┌─ Documento de origem

Voltando ao pior de todos os questionamentos: Rita Lee sobreviverá? Uma matéria publicada no site G1, no dia 20 de maio do mês corrente, "Câncer de Pulmão: conheça sintomas, fatores de risco, diagnóstico e tratamento da doença de Rita Lee". Em resumo, o indíce de mortalidade é alto, mas a oncologia apresenta evolução no tratamento. O que preocupa é que tal tópico não promete cura e sim sobrevida do paciente. No parágrafo da matéria, o leitor se depara com a seguinte informação, bem no seco: "Cerca de 90% dos casos desse tumor estão associados ao cigarro, mas é preciso dizer que não fumantes também podem desenvolvê-lo", avalia a médica Clarissa Mahias, presidente da Sociedade Brasileira de Oncologia Clínica.

└─
┌─ Informações extraídas

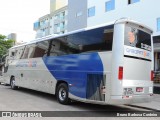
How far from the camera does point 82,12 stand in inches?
1358

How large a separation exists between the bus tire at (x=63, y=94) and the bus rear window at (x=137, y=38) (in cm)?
371

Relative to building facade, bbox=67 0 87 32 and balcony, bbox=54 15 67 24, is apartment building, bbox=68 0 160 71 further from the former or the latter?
balcony, bbox=54 15 67 24

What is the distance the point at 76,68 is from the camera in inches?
455

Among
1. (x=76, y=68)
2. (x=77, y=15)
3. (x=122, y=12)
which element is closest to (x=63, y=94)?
(x=76, y=68)

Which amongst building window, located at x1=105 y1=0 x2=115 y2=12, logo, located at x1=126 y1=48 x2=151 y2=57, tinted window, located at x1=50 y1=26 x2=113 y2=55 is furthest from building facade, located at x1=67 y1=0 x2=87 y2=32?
logo, located at x1=126 y1=48 x2=151 y2=57

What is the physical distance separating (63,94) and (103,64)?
123 inches

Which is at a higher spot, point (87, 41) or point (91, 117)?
point (87, 41)

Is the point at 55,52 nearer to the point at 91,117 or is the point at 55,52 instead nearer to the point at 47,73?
the point at 47,73

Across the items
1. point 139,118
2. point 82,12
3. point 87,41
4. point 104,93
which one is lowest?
point 139,118

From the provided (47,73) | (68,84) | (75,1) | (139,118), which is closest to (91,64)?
(68,84)

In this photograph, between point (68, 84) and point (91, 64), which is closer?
point (91, 64)

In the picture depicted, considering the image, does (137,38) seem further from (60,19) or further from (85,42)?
(60,19)

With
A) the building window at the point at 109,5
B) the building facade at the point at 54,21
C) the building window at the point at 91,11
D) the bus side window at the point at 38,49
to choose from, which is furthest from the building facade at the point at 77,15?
the building facade at the point at 54,21

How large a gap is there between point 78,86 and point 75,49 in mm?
1610
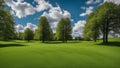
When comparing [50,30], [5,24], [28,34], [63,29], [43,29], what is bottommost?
[28,34]

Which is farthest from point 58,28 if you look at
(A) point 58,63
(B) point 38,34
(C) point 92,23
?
(A) point 58,63

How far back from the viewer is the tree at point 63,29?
77.7 m

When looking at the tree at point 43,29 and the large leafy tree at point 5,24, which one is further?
the tree at point 43,29

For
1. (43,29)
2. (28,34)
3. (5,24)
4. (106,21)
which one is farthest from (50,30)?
(5,24)

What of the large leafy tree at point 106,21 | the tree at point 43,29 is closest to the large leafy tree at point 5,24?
the large leafy tree at point 106,21

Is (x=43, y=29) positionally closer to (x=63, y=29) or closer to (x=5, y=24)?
(x=63, y=29)

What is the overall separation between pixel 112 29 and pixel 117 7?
6194 millimetres

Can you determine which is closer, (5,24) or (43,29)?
(5,24)

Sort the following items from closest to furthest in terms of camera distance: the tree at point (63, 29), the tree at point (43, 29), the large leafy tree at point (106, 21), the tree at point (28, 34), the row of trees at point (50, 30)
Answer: the large leafy tree at point (106, 21) < the tree at point (43, 29) < the row of trees at point (50, 30) < the tree at point (63, 29) < the tree at point (28, 34)

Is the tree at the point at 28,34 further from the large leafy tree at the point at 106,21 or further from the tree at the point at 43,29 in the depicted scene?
the large leafy tree at the point at 106,21

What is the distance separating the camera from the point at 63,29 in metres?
78.1

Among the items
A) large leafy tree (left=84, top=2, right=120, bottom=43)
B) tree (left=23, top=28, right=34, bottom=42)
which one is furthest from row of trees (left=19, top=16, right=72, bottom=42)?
large leafy tree (left=84, top=2, right=120, bottom=43)

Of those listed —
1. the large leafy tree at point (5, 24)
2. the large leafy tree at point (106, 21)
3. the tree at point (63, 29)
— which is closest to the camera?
the large leafy tree at point (5, 24)

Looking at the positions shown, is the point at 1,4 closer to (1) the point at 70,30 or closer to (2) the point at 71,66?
(2) the point at 71,66
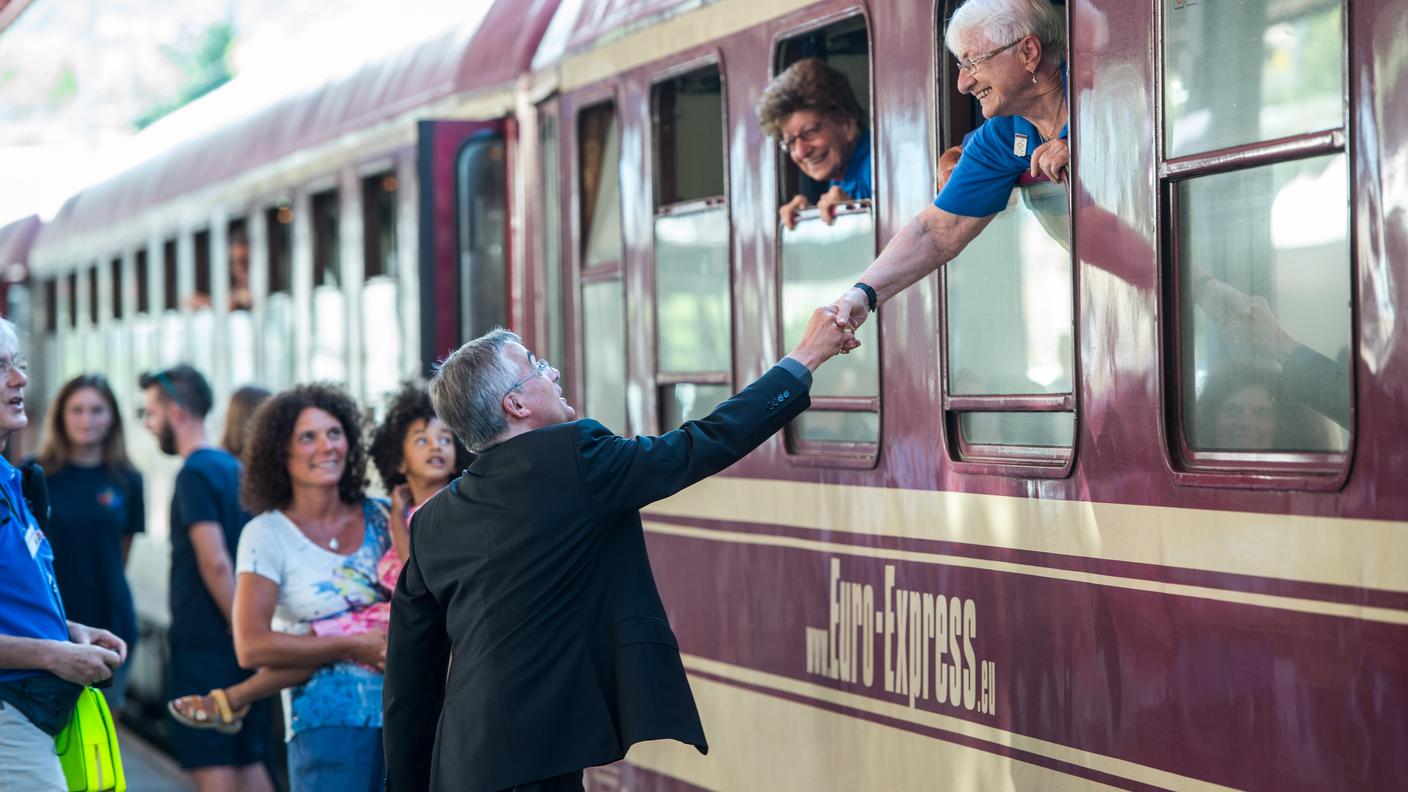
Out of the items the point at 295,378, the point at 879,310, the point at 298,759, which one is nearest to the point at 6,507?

└─

* Tarefa 1 *
Segundo o texto sobre Rita Lee, que parcela dos casos desse tumor está associada ao cigarro?
* Tarefa 2 *
Por favor, extraia do texto sobre Rita Lee o trecho que começa em "Voltando ao pior" e vai até "de Oncologia Clínica.", incluindo essas palavras.

* Resultado do exercício 1 *
Cerca de 90% dos casos.

* Resultado do exercício 2 *
Voltando ao pior de todos os questionamentos: Rita Lee sobreviverá? Uma matéria publicada no site G1, no dia 20 de maio do mês corrente, "Câncer de Pulmão: conheça sintomas, fatores de risco, diagnóstico e tratamento da doença de Rita Lee". Em resumo, o indíce de mortalidade é alto, mas a oncologia apresenta evolução no tratamento. O que preocupa é que tal tópico não promete cura e sim sobrevida do paciente. No parágrafo da matéria, o leitor se depara com a seguinte informação, bem no seco: "Cerca de 90% dos casos desse tumor estão associados ao cigarro, mas é preciso dizer que não fumantes também podem desenvolvê-lo", avalia a médica Clarissa Mahias, presidente da Sociedade Brasileira de Oncologia Clínica.